您的位置:首页 > 其它

Spark集成Kafka源码分析——SparkStreaming从kafak中接收数据

2015-12-18 17:33 513 查看
整体概括:
要实现SparkStreaming从kafak中接收数据分为以下几步(其中涉及的类在包org.apache.spark.streaming.kafka中):

1.创建createStream()函数,返回类型为ReceiverInputDStream对象,在createStream()函数中最后返回构造的KafkaInputDStream类对象

2.KafkaInputDStream类要继承ReceiverInputDStream,来实现ReceiverInputDStream中的getReceiver()函数,在getReceiver()函数中构造KafkaReceiver类对象

3.KafkaReceiver类是真正干活的类了,前边的一些工作都没啥实质工作,就是在扯皮,就跟工作中某些情况似的,项目中有很多人,一层层的领导们指挥规划任务,但具体干活的就是最底层的几个,不过还是要有这些工作的,这样整体脉络比较清晰。

  a.设定kafka相关参数

  b.设定存储kafka元数据的zookeeper的地址,连接zookeeper

  c.设定kafka中数据的反序列化相关类

  d.调用kafka消费者api来获取数据

  e.创建线程池来

  f.关闭线程池

SparkStreaming从kafak中接收数据的主要工作就是:

1.在Receiver中做:

  a.消费消息队列中的数据,得到一条条数据。

  b.调用Receiver中store函数将数据存储到Spark内存

2.将createStream、ReceiverInputDStream、KafkaInputDStream、KafkaReceiver、Receiver这些类的关系对应好。

具体逻辑分析:

1.spark官网KafkaWordCount示例:

object KafkaWordCount {
def main(args: Array[String]) {
if (args.length < 4) {
System.err.println("Usage: KafkaWordCount <zkQuorum> <group> <topics> <numThreads>")
System.exit(1)
}

StreamingExamples.setStreamingLogLevels()

val Array(zkQuorum, group, topics, numThreads) = args
val sparkConf = new SparkConf().setAppName("KafkaWordCount")
val ssc = new StreamingContext(sparkConf, Seconds(2))
ssc.checkpoint("checkpoint")

val topicMap = topics.split(",").map((_, numThreads.toInt)).toMap
val lines = KafkaUtils.createStream(ssc, zkQuorum, group, topicMap).map(_._2)
val words = lines.flatMap(_.split(" "))
val wordCounts = words.map(x => (x, 1L))
.reduceByKeyAndWindow(_ + _, _ - _, Minutes(10), Seconds(2), 2)
wordCounts.print()

ssc.start()
ssc.awaitTermination()
}
}
2.主要分析KafkaUtils.createStream(ssc, zkQuorum, group, topicMap).map(_._2)中的createStream()函数:

/**
* Create an input stream that pulls messages from a Kafka Broker.
* @param ssc       StreamingContext object
* @param zkQuorum  Zookeeper quorum (hostname:port,hostname:port,..)
* @param groupId   The group id for this consumer
* @param topics    Map of (topic_name -> numPartitions) to consume.

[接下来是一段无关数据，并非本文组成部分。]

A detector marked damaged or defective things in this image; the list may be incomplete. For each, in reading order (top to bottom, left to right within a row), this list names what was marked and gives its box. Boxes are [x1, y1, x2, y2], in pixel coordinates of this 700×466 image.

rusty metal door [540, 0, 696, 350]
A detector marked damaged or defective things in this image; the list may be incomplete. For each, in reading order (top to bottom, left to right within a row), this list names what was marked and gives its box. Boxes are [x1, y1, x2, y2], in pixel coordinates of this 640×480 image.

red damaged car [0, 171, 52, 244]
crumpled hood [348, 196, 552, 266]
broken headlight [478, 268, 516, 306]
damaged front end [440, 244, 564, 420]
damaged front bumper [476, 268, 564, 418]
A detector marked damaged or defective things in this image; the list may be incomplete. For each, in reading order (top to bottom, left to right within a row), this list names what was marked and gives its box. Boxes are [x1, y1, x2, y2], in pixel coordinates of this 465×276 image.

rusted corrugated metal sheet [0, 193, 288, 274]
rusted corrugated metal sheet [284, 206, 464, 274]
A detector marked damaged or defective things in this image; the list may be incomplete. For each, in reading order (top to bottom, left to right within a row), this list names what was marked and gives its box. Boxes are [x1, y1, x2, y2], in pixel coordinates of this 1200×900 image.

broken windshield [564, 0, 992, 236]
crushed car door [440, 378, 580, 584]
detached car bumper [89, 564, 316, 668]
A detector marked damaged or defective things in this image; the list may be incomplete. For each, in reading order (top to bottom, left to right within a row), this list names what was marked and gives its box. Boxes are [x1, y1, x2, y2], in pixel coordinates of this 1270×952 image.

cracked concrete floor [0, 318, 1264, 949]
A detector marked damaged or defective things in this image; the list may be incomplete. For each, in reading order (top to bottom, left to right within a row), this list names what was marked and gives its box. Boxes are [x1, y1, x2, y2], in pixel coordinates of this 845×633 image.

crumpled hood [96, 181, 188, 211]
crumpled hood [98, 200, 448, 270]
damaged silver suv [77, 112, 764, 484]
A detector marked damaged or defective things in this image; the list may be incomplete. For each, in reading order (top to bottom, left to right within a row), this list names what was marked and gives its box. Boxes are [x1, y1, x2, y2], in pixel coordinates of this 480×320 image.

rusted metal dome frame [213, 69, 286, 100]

Each partition is consumed
*                  in its own thread
* @param storageLevel  Storage level to use for storing the received objects
*                      (default: StorageLevel.MEMORY_AND_DISK_SER_2)
*/
def createStream(
ssc: StreamingContext,
zkQuorum: String,
groupId: String,
topics: Map[String, Int],
storageLevel: StorageLevel = StorageLevel.MEMORY_AND_DISK_SER_2
): ReceiverInputDStream[(String, String)] = {
val kafkaParams = Map[String, String](
"zookeeper.connect" -> zkQuorum, "group.id" -> groupId,
"zookeeper.connection.timeout.ms" -> "10000")
createStream[String, String, StringDecoder, StringDecoder](
ssc, kafkaParams, topics, storageLevel)
}
跟进createStream[String, String, StringDecoder, StringDecoder](ssc, kafkaParams, topics, storageLevel):
def createStream[K: ClassTag, V: ClassTag, U <: Decoder[_]: ClassTag, T <: Decoder[_]: ClassTag](
ssc: StreamingContext,
kafkaParams: Map[String, String],
topics: Map[String, Int],
storageLevel: StorageLevel
): ReceiverInputDStream[(K, V)] = {
val walEnabled = ssc.conf.getBoolean("spark.streaming.receiver.writeAheadLog.enable", false)
new KafkaInputDStream[K, V, U, T](ssc, kafkaParams, topics, walEnabled, storageLevel)
}
函数最后返回了KafkaInputDStream对象,跟进KafkaInputDStream。

3.KafkaInputDStream类中代码

/**
* Input stream that pulls messages from a Kafka Broker.
*
* @param kafkaParams Map of kafka configuration parameters.
*                    See: http://kafka.apache.org/configuration.html * @param topics Map of (topic_name -> numPartitions) to consume. Each partition is consumed
* in its own thread.
* @param storageLevel RDD storage level.
*/
private[streaming]
class KafkaInputDStream[
K: ClassTag,
V: ClassTag,
U <: Decoder[_]: ClassTag,
T <: Decoder[_]: ClassTag](
@transient ssc_ : StreamingContext,
kafkaParams: Map[String, String],
topics: Map[String, Int],
useReliableReceiver: Boolean,
storageLevel: StorageLevel
) extends ReceiverInputDStream[(K, V)](ssc_) with Logging {

def getReceiver(): Receiver[(K, V)] = {
if (!useReliableReceiver) {
new KafkaReceiver[K, V, U, T](kafkaParams, topics, storageLevel)
} else {
new ReliableKafkaReceiver[K, V, U, T](kafkaParams, topics, storageLevel)
}
}
}
该类主要有两个工作:

a.KafkaInputDStream类继承了ReceiverInputDStream[(K, V)](ssc_)。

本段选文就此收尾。